• TASK: Please repeat the lines below exactly. Begin with the line containing "New Zealand, site EFH_HCAME02, 2019-07-24" and go on through the line containing "United States, site lebec_CA-04.".

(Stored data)
....................
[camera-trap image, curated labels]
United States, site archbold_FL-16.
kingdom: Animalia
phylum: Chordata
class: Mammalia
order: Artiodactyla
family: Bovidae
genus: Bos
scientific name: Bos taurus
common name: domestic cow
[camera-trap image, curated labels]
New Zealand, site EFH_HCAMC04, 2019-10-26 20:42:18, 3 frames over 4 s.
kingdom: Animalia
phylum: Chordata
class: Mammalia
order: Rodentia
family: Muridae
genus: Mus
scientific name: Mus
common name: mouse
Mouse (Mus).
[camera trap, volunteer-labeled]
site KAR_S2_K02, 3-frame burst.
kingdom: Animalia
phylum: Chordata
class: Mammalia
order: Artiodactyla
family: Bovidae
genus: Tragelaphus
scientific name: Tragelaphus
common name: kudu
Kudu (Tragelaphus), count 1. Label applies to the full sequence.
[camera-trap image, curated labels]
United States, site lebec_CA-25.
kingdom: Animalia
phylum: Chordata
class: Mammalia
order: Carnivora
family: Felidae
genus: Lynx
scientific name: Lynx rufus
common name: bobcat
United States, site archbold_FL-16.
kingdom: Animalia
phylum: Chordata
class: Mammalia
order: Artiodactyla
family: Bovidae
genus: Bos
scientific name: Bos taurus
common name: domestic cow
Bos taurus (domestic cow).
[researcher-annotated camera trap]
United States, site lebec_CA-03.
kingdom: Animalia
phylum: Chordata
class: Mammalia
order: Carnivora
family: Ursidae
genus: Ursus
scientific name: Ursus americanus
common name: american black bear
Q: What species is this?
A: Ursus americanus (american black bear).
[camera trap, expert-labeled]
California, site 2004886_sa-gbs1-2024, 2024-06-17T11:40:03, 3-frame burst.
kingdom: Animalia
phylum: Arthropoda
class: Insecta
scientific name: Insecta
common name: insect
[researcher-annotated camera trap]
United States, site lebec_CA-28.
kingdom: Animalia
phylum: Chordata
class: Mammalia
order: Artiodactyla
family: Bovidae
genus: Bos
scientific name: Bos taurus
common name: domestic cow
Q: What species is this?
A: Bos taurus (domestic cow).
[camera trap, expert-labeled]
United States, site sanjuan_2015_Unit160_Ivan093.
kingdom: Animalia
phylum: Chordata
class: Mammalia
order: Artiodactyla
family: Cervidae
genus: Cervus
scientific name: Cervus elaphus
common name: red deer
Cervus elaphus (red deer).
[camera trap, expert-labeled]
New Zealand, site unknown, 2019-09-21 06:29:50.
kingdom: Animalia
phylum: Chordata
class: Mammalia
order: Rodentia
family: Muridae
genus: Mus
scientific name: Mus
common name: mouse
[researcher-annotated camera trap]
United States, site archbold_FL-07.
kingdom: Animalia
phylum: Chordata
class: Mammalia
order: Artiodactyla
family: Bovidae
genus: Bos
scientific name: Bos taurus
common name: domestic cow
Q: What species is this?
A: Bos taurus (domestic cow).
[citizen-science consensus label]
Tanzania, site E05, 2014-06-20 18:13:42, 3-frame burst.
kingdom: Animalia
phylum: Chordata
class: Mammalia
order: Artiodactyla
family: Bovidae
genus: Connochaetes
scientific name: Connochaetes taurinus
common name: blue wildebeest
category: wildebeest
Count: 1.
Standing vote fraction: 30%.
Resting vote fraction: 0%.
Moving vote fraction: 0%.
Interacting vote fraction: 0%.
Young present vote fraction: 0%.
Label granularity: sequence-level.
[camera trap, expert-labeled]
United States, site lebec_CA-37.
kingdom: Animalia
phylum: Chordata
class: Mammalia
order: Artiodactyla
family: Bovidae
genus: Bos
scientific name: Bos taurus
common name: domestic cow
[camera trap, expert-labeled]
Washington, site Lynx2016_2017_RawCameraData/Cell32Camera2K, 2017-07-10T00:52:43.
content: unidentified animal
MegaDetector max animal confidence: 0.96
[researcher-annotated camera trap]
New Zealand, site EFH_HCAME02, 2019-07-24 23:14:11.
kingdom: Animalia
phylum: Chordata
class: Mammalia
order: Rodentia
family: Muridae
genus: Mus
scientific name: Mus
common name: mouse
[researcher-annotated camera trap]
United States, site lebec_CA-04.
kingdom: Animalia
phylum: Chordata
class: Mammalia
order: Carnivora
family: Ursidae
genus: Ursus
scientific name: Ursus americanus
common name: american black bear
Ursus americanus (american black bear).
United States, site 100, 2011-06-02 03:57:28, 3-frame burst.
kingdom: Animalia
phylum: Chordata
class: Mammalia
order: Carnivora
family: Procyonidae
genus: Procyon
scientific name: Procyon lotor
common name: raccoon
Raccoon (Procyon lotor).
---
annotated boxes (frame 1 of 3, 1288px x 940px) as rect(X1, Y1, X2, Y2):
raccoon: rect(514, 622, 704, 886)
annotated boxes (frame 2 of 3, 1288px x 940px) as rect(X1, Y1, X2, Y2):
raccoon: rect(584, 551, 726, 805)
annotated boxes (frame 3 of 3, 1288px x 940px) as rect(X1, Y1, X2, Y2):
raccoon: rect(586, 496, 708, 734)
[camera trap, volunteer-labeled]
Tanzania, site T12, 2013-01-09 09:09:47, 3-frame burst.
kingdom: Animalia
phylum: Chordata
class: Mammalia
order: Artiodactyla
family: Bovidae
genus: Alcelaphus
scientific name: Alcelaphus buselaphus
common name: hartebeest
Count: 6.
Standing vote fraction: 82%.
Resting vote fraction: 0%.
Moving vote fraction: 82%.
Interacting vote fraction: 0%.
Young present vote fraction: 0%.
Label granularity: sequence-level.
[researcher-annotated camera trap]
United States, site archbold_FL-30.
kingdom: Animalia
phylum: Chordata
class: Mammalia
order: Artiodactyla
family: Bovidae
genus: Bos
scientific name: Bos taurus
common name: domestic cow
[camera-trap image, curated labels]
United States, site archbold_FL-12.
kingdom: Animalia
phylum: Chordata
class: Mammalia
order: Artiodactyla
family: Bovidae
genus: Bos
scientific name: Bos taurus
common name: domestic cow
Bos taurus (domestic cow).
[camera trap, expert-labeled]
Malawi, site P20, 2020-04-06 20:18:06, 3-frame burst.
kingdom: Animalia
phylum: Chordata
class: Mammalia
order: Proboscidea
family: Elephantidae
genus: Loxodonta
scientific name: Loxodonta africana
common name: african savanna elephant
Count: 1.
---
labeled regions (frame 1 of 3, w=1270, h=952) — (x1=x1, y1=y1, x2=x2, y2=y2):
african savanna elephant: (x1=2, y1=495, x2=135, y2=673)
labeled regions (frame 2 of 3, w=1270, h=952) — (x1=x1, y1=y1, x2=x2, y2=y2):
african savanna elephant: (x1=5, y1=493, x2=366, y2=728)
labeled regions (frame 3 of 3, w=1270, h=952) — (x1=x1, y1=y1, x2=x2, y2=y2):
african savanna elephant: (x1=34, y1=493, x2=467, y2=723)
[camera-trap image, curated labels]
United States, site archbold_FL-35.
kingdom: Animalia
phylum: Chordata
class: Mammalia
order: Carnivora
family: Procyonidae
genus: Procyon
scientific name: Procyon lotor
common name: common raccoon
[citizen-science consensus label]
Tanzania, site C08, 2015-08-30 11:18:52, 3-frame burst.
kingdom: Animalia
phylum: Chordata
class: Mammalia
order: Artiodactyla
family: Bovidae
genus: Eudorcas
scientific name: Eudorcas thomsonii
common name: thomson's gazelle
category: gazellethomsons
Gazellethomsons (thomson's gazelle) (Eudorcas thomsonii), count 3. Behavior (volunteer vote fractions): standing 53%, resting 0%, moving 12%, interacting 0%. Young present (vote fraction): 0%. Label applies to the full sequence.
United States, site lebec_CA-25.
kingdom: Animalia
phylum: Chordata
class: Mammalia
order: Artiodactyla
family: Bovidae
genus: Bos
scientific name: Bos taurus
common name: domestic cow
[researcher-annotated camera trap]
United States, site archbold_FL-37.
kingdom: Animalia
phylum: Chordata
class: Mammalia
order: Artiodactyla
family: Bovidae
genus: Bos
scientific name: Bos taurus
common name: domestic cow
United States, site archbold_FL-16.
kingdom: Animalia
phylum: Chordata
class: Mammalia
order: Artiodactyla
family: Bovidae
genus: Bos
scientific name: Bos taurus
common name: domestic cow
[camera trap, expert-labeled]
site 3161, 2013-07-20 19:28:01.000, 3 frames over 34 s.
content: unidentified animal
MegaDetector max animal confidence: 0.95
....................
• TASK SOLUTION:
New Zealand, site EFH_HCAME02, 2019-07-24 23:14:11.
kingdom: Animalia
phylum: Chordata
class: Mammalia
order: Rodentia
family: Muridae
genus: Mus
scientific name: Mus
common name: mouse
[researcher-annotated camera trap]
United States, site lebec_CA-04.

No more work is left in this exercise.